- _Stated task_
Copy out only the lines running from the one that contains "How far is pixel" through the end of the listing. Pictures stay out.

--- start of Exercise materials ---

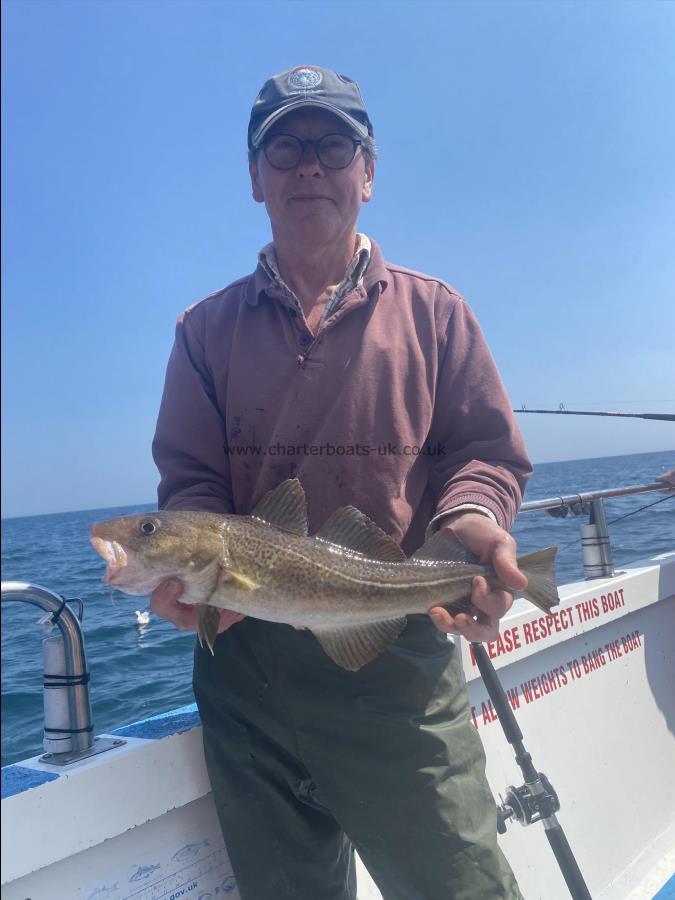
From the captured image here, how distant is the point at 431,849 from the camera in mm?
2252

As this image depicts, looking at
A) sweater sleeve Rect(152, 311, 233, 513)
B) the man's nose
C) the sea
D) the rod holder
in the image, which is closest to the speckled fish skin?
sweater sleeve Rect(152, 311, 233, 513)

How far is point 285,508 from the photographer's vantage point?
8.02 feet

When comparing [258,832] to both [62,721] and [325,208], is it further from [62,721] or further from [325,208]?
[325,208]

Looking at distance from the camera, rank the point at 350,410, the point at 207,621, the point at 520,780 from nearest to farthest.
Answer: the point at 207,621, the point at 350,410, the point at 520,780

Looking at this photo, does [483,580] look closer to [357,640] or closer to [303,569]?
[357,640]

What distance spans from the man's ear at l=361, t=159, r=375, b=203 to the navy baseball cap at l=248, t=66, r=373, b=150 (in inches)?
6.2

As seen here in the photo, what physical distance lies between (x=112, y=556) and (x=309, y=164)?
169cm

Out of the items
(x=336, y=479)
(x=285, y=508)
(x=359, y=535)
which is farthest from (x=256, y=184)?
(x=359, y=535)

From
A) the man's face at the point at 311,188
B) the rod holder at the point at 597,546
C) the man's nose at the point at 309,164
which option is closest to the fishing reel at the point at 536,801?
the rod holder at the point at 597,546

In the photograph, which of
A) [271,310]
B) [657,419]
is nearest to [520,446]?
[271,310]

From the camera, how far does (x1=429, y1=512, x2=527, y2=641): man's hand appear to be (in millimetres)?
2383

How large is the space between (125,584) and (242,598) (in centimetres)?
39

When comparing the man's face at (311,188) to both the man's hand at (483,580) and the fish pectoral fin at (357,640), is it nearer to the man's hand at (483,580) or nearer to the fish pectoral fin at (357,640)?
the man's hand at (483,580)

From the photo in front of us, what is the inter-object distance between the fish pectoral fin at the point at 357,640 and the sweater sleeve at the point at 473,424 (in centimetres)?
43
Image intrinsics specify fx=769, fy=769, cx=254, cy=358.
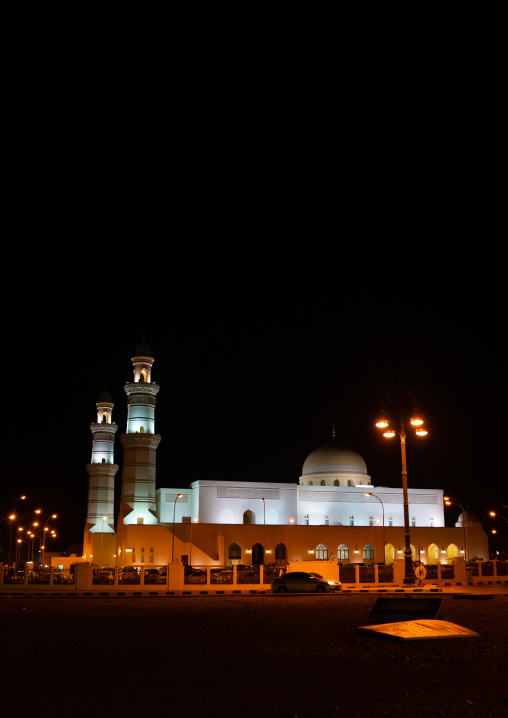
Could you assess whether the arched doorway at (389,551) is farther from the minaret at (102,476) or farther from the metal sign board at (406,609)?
the metal sign board at (406,609)

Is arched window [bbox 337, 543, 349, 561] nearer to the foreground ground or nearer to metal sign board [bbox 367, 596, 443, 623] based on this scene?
the foreground ground

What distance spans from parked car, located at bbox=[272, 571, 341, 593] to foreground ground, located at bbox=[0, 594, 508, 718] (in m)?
12.1

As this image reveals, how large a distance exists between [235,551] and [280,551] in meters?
3.67

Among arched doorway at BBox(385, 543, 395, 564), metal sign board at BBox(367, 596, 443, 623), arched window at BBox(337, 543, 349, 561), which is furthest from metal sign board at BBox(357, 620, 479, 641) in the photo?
arched doorway at BBox(385, 543, 395, 564)

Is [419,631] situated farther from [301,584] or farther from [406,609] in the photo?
[301,584]

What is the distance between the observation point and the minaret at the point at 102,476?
208 ft

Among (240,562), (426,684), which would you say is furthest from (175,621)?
(240,562)

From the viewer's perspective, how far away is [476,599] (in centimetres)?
2238

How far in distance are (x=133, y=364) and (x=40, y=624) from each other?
47212 mm

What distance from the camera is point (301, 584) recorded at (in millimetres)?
27516

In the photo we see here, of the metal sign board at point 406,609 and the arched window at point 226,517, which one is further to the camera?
the arched window at point 226,517

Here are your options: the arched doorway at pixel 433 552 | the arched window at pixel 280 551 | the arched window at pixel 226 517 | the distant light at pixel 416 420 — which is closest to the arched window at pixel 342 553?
the arched window at pixel 280 551

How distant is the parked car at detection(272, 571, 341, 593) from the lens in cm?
2748

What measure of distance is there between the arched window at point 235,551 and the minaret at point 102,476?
9.95 m
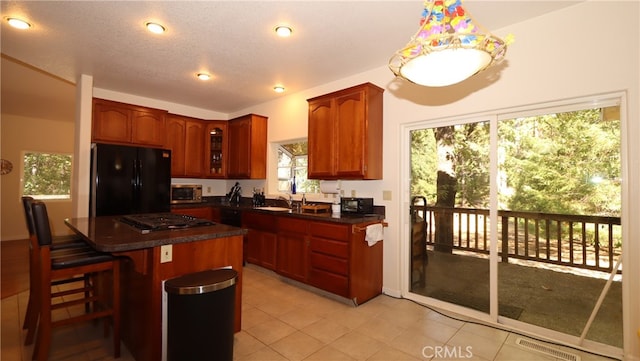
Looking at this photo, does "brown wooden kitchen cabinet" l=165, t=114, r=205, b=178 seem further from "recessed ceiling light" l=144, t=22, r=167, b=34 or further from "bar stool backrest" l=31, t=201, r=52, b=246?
"bar stool backrest" l=31, t=201, r=52, b=246

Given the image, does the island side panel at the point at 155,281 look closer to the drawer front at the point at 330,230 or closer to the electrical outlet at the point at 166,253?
the electrical outlet at the point at 166,253

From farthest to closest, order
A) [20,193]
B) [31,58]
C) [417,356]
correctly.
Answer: [20,193], [31,58], [417,356]

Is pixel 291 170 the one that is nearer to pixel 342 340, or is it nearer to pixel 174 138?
pixel 174 138

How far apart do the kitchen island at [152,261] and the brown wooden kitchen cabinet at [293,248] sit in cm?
119

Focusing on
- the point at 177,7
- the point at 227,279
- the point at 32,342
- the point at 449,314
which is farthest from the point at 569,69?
the point at 32,342

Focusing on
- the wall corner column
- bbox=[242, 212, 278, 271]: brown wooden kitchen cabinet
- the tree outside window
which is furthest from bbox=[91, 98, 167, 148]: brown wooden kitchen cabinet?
the tree outside window

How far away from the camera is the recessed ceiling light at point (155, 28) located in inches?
101

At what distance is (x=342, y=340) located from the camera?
2.36 meters

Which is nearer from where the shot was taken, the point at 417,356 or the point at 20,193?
the point at 417,356

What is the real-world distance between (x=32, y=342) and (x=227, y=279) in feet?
5.84

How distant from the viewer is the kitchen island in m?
1.86

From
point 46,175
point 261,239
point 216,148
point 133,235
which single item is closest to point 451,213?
point 261,239

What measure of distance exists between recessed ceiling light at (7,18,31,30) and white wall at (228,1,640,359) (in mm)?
3409

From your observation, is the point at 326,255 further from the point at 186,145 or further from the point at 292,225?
the point at 186,145
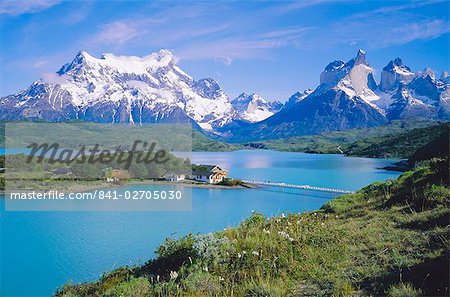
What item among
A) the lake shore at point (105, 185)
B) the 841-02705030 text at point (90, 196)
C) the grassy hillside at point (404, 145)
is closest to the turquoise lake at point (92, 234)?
the 841-02705030 text at point (90, 196)

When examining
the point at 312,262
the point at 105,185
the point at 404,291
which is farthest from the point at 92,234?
the point at 105,185

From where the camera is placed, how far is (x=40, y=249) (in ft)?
92.4

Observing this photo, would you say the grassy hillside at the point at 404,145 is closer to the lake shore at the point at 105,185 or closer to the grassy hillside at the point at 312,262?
the lake shore at the point at 105,185

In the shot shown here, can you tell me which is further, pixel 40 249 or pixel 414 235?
pixel 40 249

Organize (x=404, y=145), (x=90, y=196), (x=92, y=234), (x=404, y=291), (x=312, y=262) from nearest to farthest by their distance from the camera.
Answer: (x=404, y=291), (x=312, y=262), (x=92, y=234), (x=90, y=196), (x=404, y=145)

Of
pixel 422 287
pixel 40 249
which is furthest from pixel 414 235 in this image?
pixel 40 249

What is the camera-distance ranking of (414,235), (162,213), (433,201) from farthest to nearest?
(162,213) < (433,201) < (414,235)

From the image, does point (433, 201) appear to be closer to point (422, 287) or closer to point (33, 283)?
point (422, 287)

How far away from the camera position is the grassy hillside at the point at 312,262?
4156 millimetres

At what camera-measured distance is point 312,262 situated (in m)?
5.14

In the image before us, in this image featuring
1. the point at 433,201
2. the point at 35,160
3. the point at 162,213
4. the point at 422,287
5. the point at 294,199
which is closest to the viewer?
the point at 422,287

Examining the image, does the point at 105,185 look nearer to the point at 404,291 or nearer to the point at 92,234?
the point at 92,234

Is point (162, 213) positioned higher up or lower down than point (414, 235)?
lower down

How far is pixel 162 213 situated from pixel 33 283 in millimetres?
20872
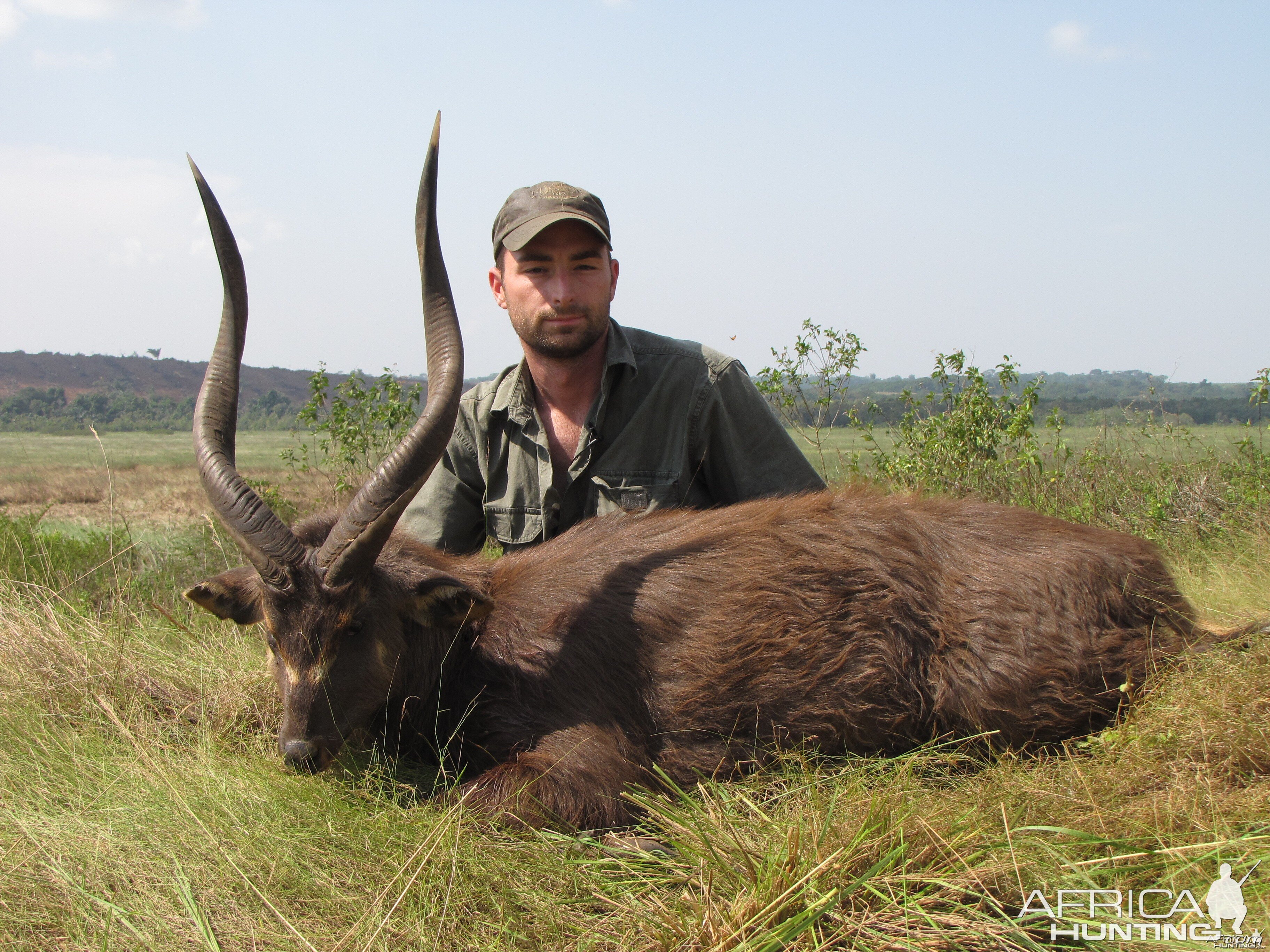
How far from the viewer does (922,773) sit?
12.0 feet

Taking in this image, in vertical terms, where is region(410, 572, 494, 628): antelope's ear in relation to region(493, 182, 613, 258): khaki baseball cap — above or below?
below

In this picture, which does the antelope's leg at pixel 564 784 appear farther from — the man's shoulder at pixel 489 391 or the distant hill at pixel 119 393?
the distant hill at pixel 119 393

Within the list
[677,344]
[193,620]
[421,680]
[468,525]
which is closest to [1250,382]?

--- end of Exercise materials ---

- _Output_
How far is pixel 162 213 situated from pixel 33 283 in millimetres?
20872
How far from the viewer does (922,773) sit?
12.0 feet

Taking in this image, in vertical terms, where is region(410, 572, 494, 628): antelope's ear in relation to region(493, 182, 613, 258): khaki baseball cap — above or below?
below

In this picture, which does the antelope's leg at pixel 564 784 appear farther from — the man's shoulder at pixel 489 391 or the distant hill at pixel 119 393?
the distant hill at pixel 119 393

Within the list
[677,344]
[193,620]
[421,680]
[468,525]
which is closest to [1250,382]?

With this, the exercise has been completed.